Comrade Craig argues: “The backward element is not the republican socialist vanguard nor the militant sections of the class. It is the bureaucratic left sects that are big enough to interpose themselves between the two. But that means that they are surrounded and can potentially be opposed from both sides. In order to fight the bureaucratic-economistic sects, even with our tiny forces, of course we can and must appeal over their heads to working class militants. It is the only way we can defeat them.”

This argument repeats the error which has been committed over and over again by the British and international far left: the belief that it is possible to change the relation of forces in the workers’ movement by grasping the central contradiction in politics and using it to appeal over the heads of the existing organised militants to a supposedly existing unorganised layer of militants, who will thereby either force the existing left onto your line, or marginalise it. This approach has been tested repeatedly and has, just as repeatedly, failed.

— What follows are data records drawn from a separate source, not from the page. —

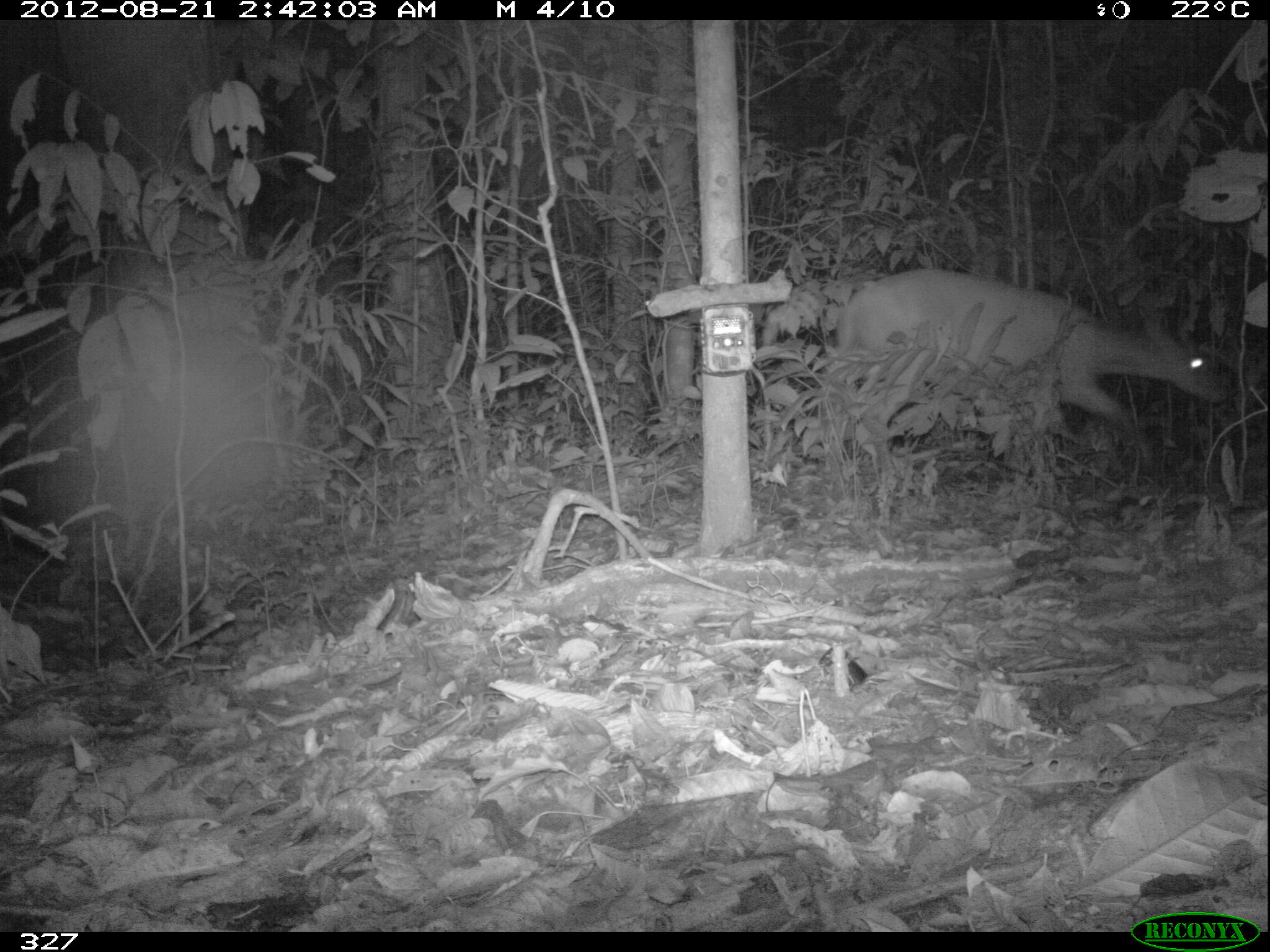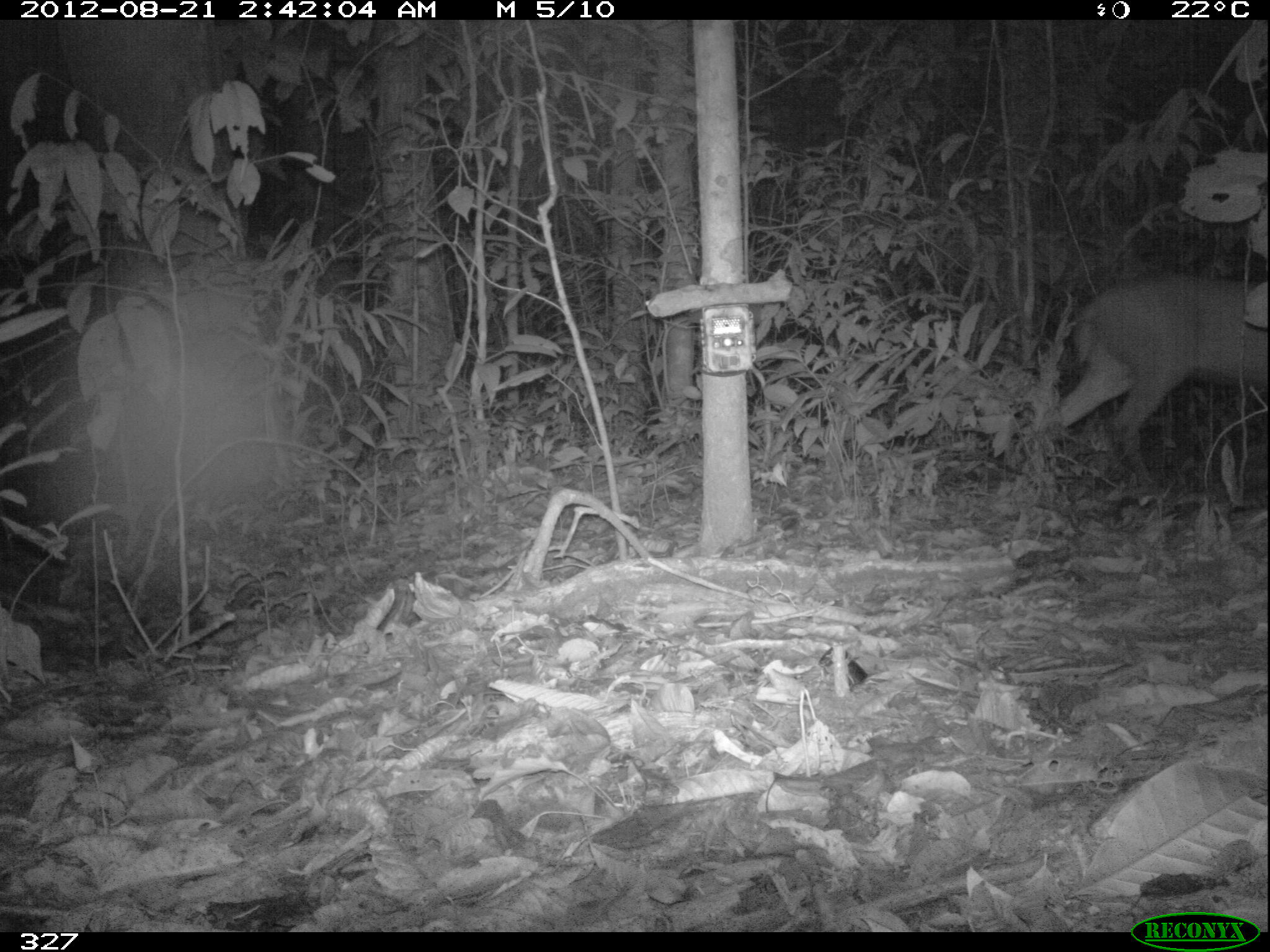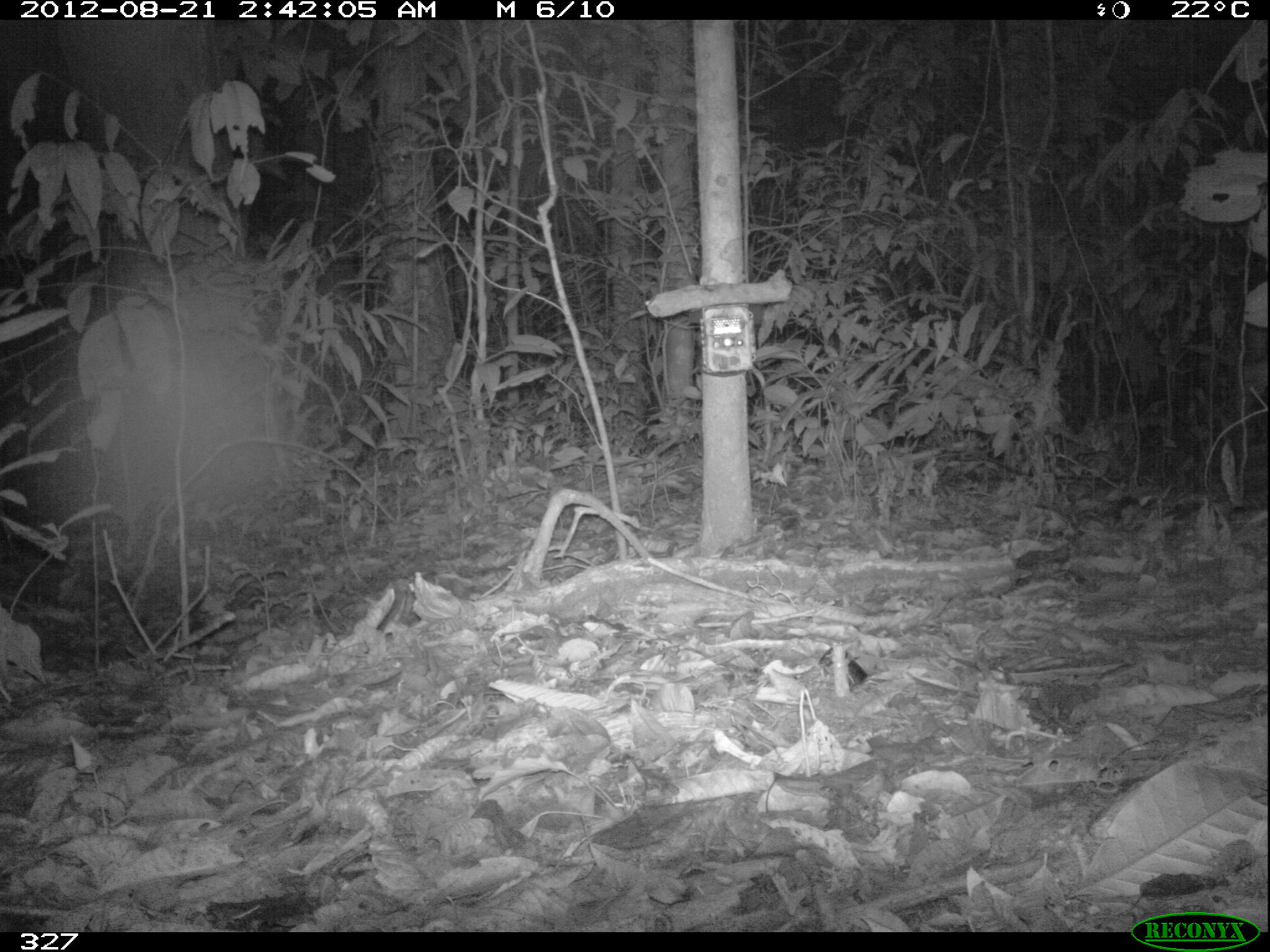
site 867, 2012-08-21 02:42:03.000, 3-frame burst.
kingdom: Animalia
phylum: Chordata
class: Mammalia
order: Artiodactyla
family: Cervidae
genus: Mazama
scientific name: Mazama americana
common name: red brocket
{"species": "Mazama americana (red brocket)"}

The International Socialists thought the central contradiction was that between bureaucracy and rank and file, and aimed to open it up by ‘rank and file movements’. The International Marxist Group thought it was the emergence of the “new mass vanguard” and strike committee/proto-soviet forms. Militant thought it was the internal contradictions in the Labour Party ... and so on. Meanwhile, every real explosion in the political situation both internationally and in Britain has thrown up growth of the far left, but also growth of the bureaucratic left and the social democracy. Comrades have set out on this path without the intention of creating sects, but have ended by creating them nevertheless.

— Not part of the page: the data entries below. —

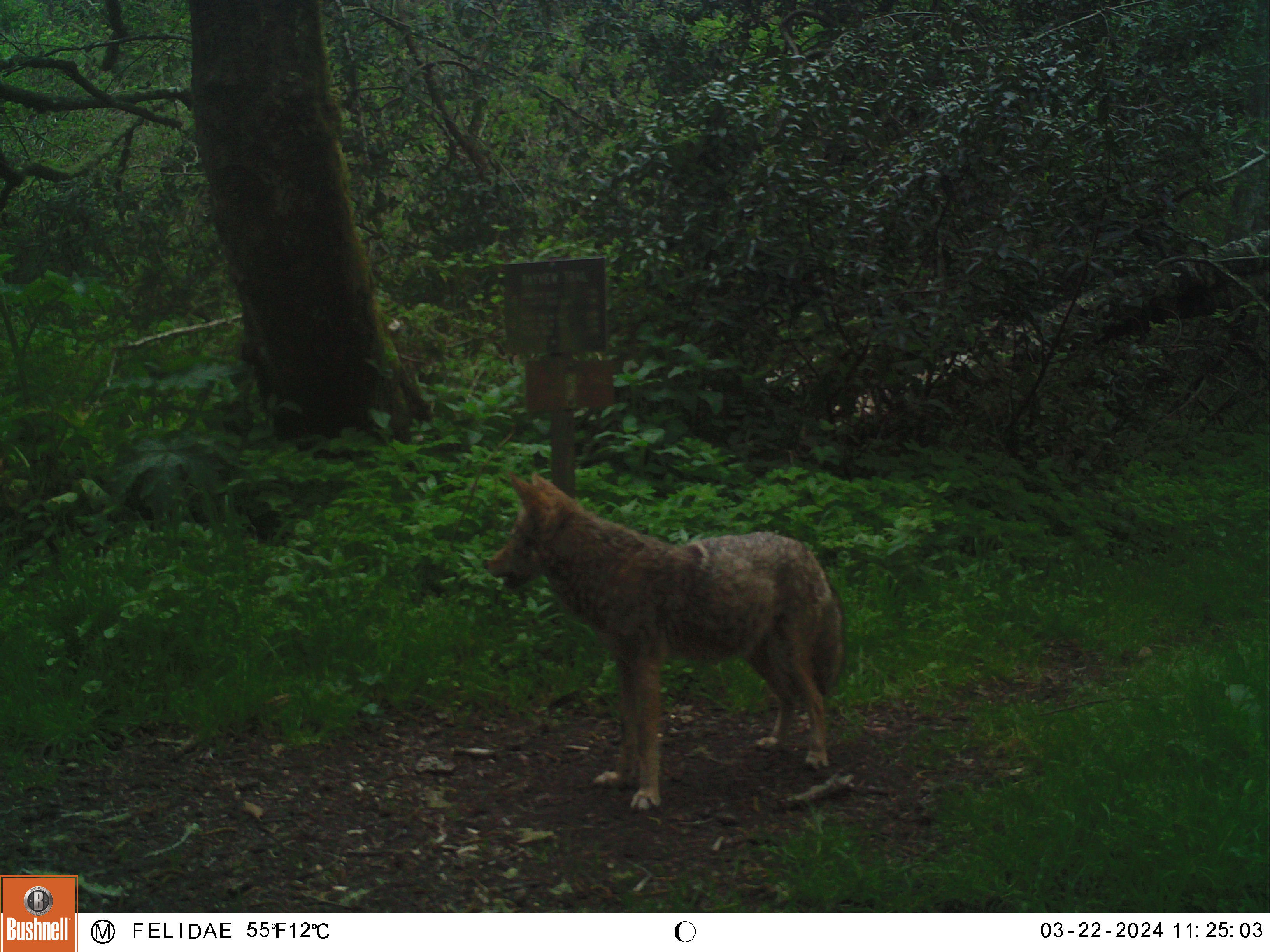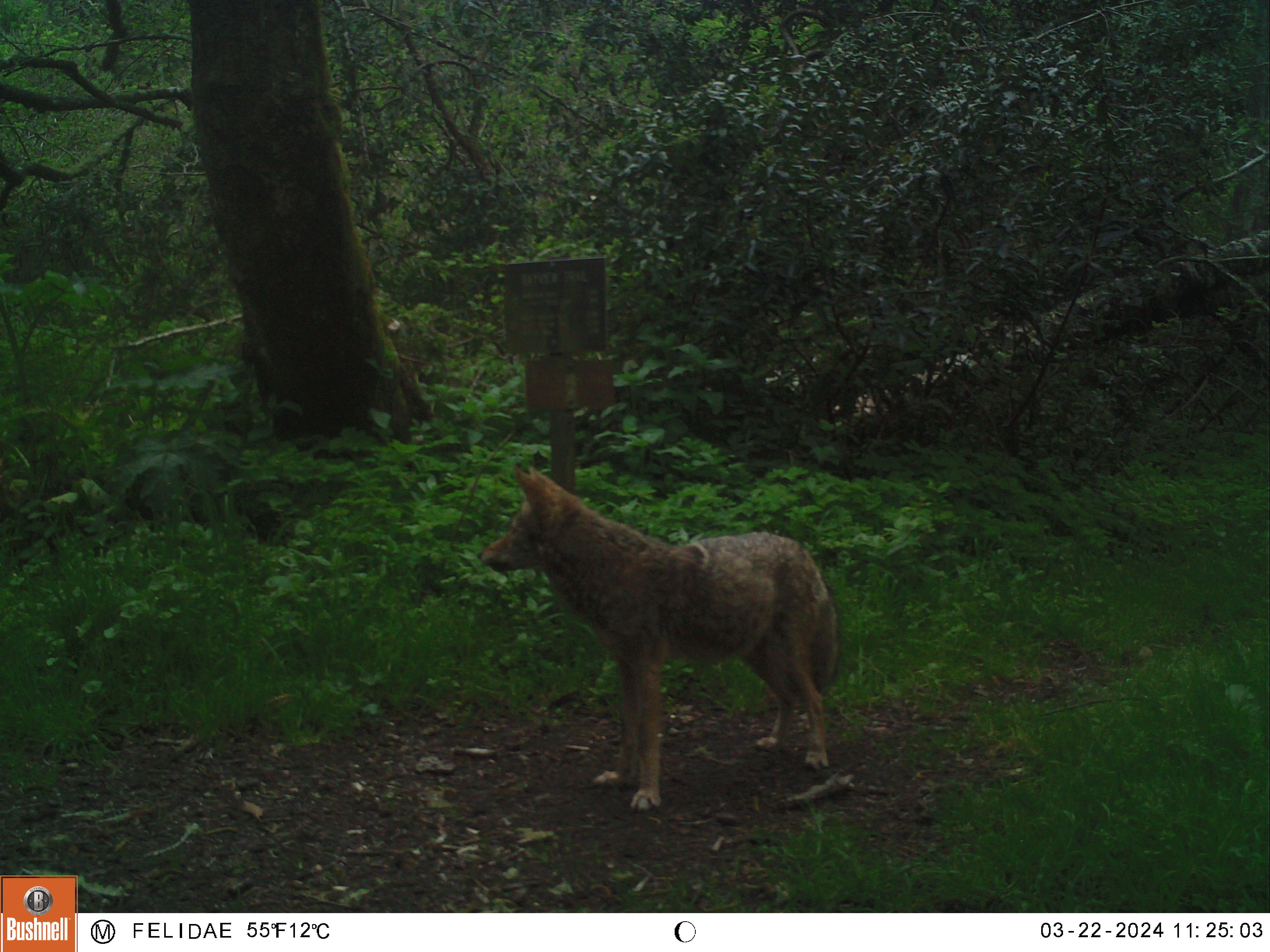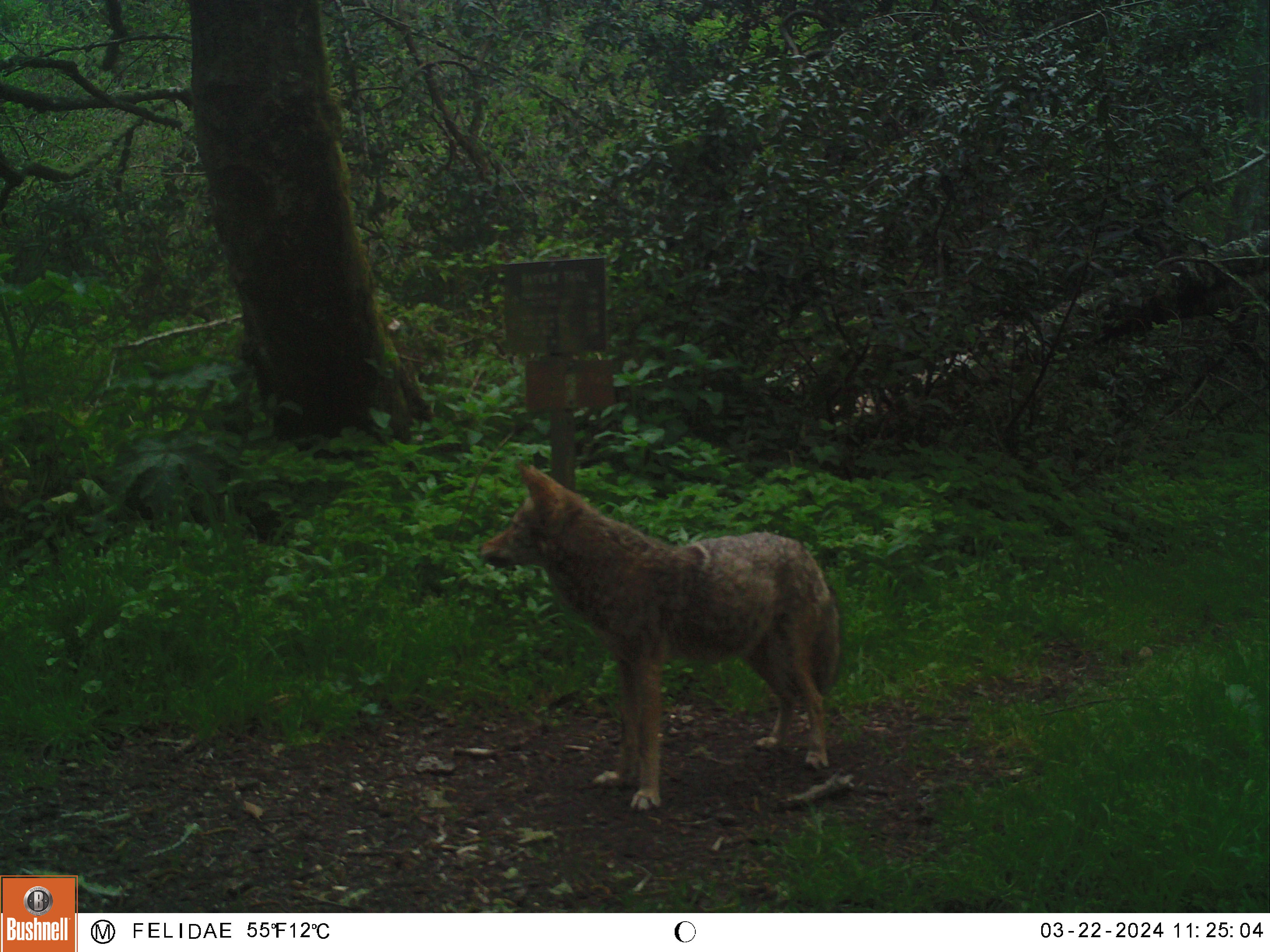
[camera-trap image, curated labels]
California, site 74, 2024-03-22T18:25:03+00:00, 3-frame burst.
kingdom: Animalia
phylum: Chordata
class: Mammalia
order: Carnivora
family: Canidae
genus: Canis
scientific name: Canis latrans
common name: coyote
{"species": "coyote (Canis latrans)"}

There is an intimate link between this error and the bureaucratic errors of the organised far left: ie, efforts to create ‘homogenous’ organisations and premature splits. If you think that the way to persuade the existing organised militants of the correctness of your views is to bring into play the ‘fresh forces’ who, somewhere out there, actually ‘objectively’ agree with you, then internal discussion within an existing organised group is a waste of time and an obstacle to persuading others of your political views. You will be willing neither to act as a disciplined minority, nor, when in the majority, to put up with the time-wasting minority.

Given the failure of this traditional far-left approach, what is called for is a fight to persuade the existing organised left that they are wrong and we/you are right. The only route to this task of persuasion is through unity in action on points of agreement and open discussion of points of difference. At one end of the spectrum this policy is the real democratic centralism for which the CPGB fights. At the other, it is the various tactical forms of the policy of the united front. In between are formations like the Socialist Alliance and like the Democracy Platform.

Is this a counsel of despair? Only if you believe that there is no chance of persuading the militants of the SWP, SP, International Socialist Group, the Morning Star’s Communist Party of Britain, the Labour Party, etc to break from their political errors. Actually we are less pessimistic than comrade Craig. We think that the relationship of forces in the workers’ movement can be changed by close engagement and political debate with the existing organised left, in the context of participating in common action on those issues on which we have agreement.

... and ‘Democracy Platform’

This in turn relates back to the question of the name of the ‘Democracy Platform’. The democratic deficit is far more clearly a major contradiction affecting the existing organised left and the majority in the Socialist Alliance than is the question of monarchism. It, rather than republicanism, is the really effective sword waiting to be used.